What to do: Print every one of the rows below word for word, without altering a single character.

======== Stored rows

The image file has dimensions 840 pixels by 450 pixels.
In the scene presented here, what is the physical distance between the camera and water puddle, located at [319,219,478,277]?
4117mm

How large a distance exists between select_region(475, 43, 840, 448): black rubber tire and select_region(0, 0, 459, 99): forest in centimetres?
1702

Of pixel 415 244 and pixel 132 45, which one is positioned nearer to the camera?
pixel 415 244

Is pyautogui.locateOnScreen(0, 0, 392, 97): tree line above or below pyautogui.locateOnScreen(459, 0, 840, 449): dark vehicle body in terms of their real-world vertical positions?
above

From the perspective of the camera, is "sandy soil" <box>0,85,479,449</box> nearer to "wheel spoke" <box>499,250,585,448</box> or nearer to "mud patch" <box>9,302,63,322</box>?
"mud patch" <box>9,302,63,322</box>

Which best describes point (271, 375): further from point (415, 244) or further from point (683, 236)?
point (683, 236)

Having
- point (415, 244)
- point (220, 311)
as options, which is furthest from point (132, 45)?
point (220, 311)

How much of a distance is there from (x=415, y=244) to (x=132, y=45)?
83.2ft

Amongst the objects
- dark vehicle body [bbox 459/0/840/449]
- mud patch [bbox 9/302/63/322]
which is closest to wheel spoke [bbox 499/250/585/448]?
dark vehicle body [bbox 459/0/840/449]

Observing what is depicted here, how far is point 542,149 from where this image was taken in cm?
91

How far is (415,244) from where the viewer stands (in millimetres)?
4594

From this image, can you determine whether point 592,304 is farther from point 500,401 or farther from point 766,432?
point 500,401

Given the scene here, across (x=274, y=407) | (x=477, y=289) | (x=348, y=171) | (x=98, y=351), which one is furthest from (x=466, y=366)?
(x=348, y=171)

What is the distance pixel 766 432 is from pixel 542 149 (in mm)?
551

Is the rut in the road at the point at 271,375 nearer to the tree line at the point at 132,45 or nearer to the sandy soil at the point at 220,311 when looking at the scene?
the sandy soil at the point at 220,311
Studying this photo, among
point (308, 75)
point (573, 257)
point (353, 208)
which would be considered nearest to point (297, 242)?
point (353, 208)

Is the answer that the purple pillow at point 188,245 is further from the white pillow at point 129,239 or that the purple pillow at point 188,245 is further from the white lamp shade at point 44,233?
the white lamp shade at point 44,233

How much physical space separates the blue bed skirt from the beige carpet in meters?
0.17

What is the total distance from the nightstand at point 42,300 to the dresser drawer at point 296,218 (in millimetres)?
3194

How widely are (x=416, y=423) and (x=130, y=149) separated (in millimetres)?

================

Complete answer:
The image file has dimensions 840 pixels by 450 pixels.
In the scene presented here, what is the physical distance between the camera and water puddle, located at [319,219,478,277]?
4117mm

How large a distance exists between select_region(475, 43, 840, 448): black rubber tire and select_region(0, 0, 459, 99): forest in centimetres?
1702

Of pixel 415 244 and pixel 132 45, which one is positioned nearer to the camera?
pixel 415 244

Is pyautogui.locateOnScreen(0, 0, 392, 97): tree line above or below pyautogui.locateOnScreen(459, 0, 840, 449): dark vehicle body in terms of their real-world vertical positions?
above

From the perspective of the camera, is "sandy soil" <box>0,85,479,449</box> nearer to "wheel spoke" <box>499,250,585,448</box> or nearer to "mud patch" <box>9,302,63,322</box>?
"mud patch" <box>9,302,63,322</box>

Which best describes point (271, 375): further from point (415, 244) or further from point (683, 236)?
point (683, 236)

Having
- point (415, 244)
- point (220, 311)
as options, which is furthest from point (132, 45)?
point (220, 311)

How much of a distance is there from (x=415, y=244) to (x=132, y=45)?
83.2ft

Amongst the objects
- dark vehicle body [bbox 459/0/840/449]
- mud patch [bbox 9/302/63/322]
which is closest to wheel spoke [bbox 499/250/585/448]?
dark vehicle body [bbox 459/0/840/449]

Observing what is depicted here, how far is point 542,149 from where this image was taken in cm?
91

How far is (415,244) from where the viewer stands (in millimetres)?
4594

From this image, can you determine whether point 592,304 is farther from point 500,401 or farther from point 766,432?
point 500,401

Given the scene here, across (x=274, y=407) | (x=477, y=289) | (x=348, y=171) | (x=98, y=351), which one is furthest from (x=466, y=366)?
(x=348, y=171)

What is the distance pixel 766 432 is from pixel 542 149 (in mm)?
551

Is the rut in the road at the point at 271,375 nearer to the tree line at the point at 132,45 or nearer to the sandy soil at the point at 220,311 when looking at the scene?
the sandy soil at the point at 220,311
Studying this photo, among
point (308, 75)
point (573, 257)
point (353, 208)
which would be considered nearest to point (297, 242)?
point (353, 208)

Is the answer that the purple pillow at point 188,245 is further from the white pillow at point 129,239 or that the purple pillow at point 188,245 is further from the white lamp shade at point 44,233?
the white lamp shade at point 44,233

How much physical space separates the blue bed skirt from the beige carpet in meters?
0.17

What is the total distance from the nightstand at point 42,300 to the dresser drawer at point 296,218 (in millimetres)?
3194

How widely are (x=416, y=423) and (x=130, y=149) separated (in millimetres)?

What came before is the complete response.